Vorsicht Europa, ein Schlangenbiss mit Ansage
Donald Trumps Rhetorik im Wahlkampf überschreitet eine Schwelle, die in der Vergangenheit einmal das sichere Ende eines Kandidaten bedeutet hätte. Dass der „Amerika-Zuerst“Nationalist den Kreml-Kriegsherrn dazu einlädt, Nato-Mitglieder anzugreifen, die nicht genügend für ihre Verteidigung tun, schockiert selbst aus Trumps Mund.
Damit outet sich Trump endgültig als Putin-Fanboy, der seinerseits auf eine Rückkehr seines Bewunderers ins Weiße Haus setzt. In einer zweiten Amtszeit könnte der Isolationist Putins Fieberträume erfüllen: Die USA koppeln sich von Europa ab und geben ihm dort freie Hand.
Der Schlüssel dazu wäre die Neutralisierung des westlichen Bündnisses. Indem Trump die kollektive Verteidigungszusage nach Artikel 5 infrage stellt, machte er als Präsident die Nato zu einem zahnlosen Tiger.
Anders als bei seinem ersten Anlauf auf das Weiße Haus schwurbelt der „Amerika-Zuerst”-Kandidat diesmal nicht bloß herum. Er kann sich auf Konzepte stützen, die Handlungsanleitungen liefern. Für Aufsehen sorgt dabei die Blaupause einer Trump-nahen Denkfabrik, die eine schlafende Nato („Dormant Nato“) zur Priorität einer zweiten Amtszeit erklärt.
Statt aus dem Bündnis auszutreten, könnten die USA ihre Truppen aus Europa abziehen, Mittel zurückhalten und die Ukraine ihrem Schicksal überlassen. Letzteres schlägt übrigens auch die Heritage-Foundation vor, die vor der Übernahme durch Isolationisten von Trumps „Make America Great Again“-Bewegung („Maga“) einmal Brutstätte neokonservativer Ideen war. Verstörenderweise bekommt in der „Dormant Nato”-Strategie nicht der Autokrat in Moskau rote Linien aufgezeigt, sondern Demokratien in Europa.

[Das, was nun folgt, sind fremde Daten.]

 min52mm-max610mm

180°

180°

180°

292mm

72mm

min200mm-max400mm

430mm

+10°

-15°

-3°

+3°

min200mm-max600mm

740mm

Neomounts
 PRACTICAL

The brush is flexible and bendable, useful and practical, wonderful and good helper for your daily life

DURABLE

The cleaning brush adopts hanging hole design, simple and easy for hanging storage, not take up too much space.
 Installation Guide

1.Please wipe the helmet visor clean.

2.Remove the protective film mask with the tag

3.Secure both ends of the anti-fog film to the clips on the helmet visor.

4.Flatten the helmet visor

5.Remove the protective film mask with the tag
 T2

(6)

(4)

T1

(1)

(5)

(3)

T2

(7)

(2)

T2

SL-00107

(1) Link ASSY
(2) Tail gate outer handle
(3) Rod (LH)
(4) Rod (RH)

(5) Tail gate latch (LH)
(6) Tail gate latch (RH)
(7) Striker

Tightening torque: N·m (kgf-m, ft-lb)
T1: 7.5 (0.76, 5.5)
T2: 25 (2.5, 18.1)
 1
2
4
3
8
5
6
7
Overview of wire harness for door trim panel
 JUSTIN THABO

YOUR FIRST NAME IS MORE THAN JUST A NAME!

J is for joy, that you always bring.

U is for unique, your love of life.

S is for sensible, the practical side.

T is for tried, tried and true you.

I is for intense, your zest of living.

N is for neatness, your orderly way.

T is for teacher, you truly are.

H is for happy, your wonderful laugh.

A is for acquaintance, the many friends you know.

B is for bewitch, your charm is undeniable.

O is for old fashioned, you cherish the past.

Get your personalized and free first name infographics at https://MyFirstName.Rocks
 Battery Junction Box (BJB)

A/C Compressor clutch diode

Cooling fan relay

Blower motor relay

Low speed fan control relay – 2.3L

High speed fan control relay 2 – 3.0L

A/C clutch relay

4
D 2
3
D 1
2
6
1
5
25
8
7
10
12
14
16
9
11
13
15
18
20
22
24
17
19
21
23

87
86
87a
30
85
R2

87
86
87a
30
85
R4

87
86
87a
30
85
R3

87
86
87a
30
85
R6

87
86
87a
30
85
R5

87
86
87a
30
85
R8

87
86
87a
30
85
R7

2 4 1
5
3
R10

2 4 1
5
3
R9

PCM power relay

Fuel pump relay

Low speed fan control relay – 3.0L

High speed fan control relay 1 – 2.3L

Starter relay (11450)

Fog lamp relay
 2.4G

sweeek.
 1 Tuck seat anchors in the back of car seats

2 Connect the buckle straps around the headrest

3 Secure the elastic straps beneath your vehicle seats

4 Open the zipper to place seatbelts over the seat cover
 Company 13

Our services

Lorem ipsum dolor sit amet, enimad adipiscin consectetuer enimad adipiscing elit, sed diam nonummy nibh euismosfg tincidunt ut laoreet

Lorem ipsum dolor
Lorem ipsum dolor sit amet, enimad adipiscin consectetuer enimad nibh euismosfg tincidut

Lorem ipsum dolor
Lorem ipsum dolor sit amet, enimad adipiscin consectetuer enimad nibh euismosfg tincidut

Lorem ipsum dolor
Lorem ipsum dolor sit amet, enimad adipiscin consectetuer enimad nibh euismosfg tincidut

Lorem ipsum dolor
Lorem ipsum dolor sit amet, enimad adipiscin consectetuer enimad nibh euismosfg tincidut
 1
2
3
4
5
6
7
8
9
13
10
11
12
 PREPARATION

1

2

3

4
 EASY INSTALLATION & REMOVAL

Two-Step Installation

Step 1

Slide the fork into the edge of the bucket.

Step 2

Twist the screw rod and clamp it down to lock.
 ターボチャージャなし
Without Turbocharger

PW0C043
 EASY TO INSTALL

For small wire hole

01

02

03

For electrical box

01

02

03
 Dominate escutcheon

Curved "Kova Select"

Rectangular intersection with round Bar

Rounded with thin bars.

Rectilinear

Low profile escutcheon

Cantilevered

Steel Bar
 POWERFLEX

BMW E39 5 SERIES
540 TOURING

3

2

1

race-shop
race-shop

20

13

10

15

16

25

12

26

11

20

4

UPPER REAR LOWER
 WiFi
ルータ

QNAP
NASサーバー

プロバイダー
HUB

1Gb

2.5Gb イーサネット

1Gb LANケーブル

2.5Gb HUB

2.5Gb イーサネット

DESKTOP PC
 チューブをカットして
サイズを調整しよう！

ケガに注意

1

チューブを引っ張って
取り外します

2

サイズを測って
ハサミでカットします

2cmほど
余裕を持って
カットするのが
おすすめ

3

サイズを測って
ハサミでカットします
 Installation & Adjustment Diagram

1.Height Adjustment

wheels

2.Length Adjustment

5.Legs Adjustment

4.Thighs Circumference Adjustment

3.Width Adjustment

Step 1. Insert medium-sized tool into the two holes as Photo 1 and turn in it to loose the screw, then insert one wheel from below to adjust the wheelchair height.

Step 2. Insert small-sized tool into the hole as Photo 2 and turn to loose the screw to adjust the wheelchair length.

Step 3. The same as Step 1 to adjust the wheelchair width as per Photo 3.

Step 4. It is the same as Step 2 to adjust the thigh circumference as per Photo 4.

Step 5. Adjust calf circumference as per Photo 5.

Das ganze basiert auf der absurden Einschätzung, wonach von Russland keine Gefahr für den Westen ausgehe.
Als hätte es die erste gewaltsame Grenzveränderung in Europa seit dem Weltkrieg nicht gegeben.
Dass dieser gefährliche Unsinn den Kandidaten nicht automatisch disqualifiziert, beschreibt, wie sich die Republikaner verändert haben. Die Partei des Kommunistenfressers Ronald Reagan und Interventionisten George W. Bush positioniert sich heute als fünfte Kolonne Putins. Der Ex-KGB-Mann begleitet Trumps Hetze mit virtuosem Spiel auf der Propaganda-Klaviatur.
Die Bühne dafür baute ihm kein Geringerer als „Maga“-Sprachrohr Tucker Carlson, der Putin über zwei Stunden unwidersprochen einen Brei aus historischen Halbwahrheiten, Vorwürfen gegen den Westen und Lügen anrühren ließ.
Dessen toxische Wirkung entfaltet sich im Kongress, wo die Republikaner die Hilfe für den Überlebenskampf der Ukraine blockieren. Für Europa muss das ein schriller Weckruf sein, der zum Handeln zwingt. Schnell. Selbst wenn der Ausgang der US-Wahlen längst nicht ausgemacht ist, können es sich die Verbündeten diesseits des Atlantik nicht leisten, wie das Kaninchen auf die Schlange zu starren. Der Aufbau einer eigenen Sicherheitsstruktur in Europa sollte oberste Priorität haben. Alles andere wäre unverantwortlich.
Zumal Trump ankündigt, was er vorhat, wenn die Amerikaner ihn lassen. Die Schlange wird beißen und der Biss wird giftig sein.